* **WHAT THE TASK REQUIRES**
Using the data below, repeat all of it precisely.

Collection entries
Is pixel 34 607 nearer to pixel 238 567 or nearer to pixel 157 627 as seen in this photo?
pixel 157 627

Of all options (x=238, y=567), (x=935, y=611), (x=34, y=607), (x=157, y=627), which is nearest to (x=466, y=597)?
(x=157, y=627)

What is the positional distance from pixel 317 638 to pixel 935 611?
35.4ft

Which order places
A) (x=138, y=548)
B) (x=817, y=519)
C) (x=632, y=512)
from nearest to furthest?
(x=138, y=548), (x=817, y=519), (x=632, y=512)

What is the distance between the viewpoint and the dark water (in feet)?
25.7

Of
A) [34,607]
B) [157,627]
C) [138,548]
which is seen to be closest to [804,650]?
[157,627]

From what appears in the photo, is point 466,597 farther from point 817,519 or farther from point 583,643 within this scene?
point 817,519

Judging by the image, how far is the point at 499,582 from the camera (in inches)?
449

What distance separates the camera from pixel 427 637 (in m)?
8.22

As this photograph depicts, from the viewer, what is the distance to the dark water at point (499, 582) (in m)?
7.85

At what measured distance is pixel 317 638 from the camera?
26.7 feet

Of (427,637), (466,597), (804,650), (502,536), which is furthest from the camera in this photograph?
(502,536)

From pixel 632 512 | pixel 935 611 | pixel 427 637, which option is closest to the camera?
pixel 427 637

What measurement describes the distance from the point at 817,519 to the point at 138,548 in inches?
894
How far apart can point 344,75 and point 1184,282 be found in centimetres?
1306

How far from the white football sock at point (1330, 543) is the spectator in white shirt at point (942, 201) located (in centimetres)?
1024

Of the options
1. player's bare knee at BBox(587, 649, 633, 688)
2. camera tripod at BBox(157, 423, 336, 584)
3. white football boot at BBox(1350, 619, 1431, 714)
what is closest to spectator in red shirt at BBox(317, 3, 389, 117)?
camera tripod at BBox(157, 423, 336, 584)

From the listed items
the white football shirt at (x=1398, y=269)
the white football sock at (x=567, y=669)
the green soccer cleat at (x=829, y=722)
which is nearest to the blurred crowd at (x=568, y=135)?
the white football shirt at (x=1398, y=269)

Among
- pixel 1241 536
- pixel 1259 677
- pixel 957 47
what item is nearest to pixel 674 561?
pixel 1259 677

* **FINAL ANSWER**
Is pixel 34 607 nearer to pixel 238 567 or nearer to pixel 157 627 as seen in this photo?
pixel 157 627

Of all options (x=238, y=567), (x=935, y=611), (x=34, y=607), (x=157, y=627), which is nearest to (x=466, y=597)?
(x=157, y=627)

What is the positional distance from pixel 317 638 to pixel 935 611?
35.4ft

Which order places
A) (x=138, y=548)
B) (x=817, y=519)
C) (x=632, y=512)
from nearest to furthest?
(x=138, y=548), (x=817, y=519), (x=632, y=512)

What is the distance between the viewpoint and the dark water (in feet)?
25.7

Of
A) [34,607]
B) [157,627]
C) [138,548]
which is seen to be closest to [804,650]?
[157,627]

From what appears in the photo, is point 466,597 farther from point 817,519 or farther from point 583,643 within this scene?
point 817,519

Judging by the image, how far is the point at 499,582 from the camera (in inches)?
449

What distance separates the camera from pixel 427 637 (in m)?
8.22

As this photograph depicts, from the viewer, what is the distance to the dark water at point (499, 582) (in m)?
7.85

At what measured distance is pixel 317 638 from the camera?
26.7 feet

Of (427,637), (466,597), (804,650), (502,536), which is furthest from the camera in this photograph?
(502,536)

From pixel 632 512 | pixel 935 611 | pixel 427 637, which option is closest to the camera?
pixel 427 637

What measurement describes the distance from the point at 817,519 to the point at 138,548 in inches?
894
How far apart can point 344,75 and point 1184,282 be found in centimetres?
1306

How far from the white football sock at point (1330, 543) is the spectator in white shirt at point (942, 201) located (in centimetres)?
1024

Of the options
1. player's bare knee at BBox(587, 649, 633, 688)
2. camera tripod at BBox(157, 423, 336, 584)
3. white football boot at BBox(1350, 619, 1431, 714)
what is closest to spectator in red shirt at BBox(317, 3, 389, 117)?
camera tripod at BBox(157, 423, 336, 584)

From the listed items
the white football shirt at (x=1398, y=269)
the white football sock at (x=567, y=669)
the green soccer cleat at (x=829, y=722)
which is nearest to the blurred crowd at (x=568, y=135)?
the white football shirt at (x=1398, y=269)

Among
- pixel 1241 536
- pixel 1259 677
- pixel 957 47
what item is nearest to pixel 674 561?
pixel 1259 677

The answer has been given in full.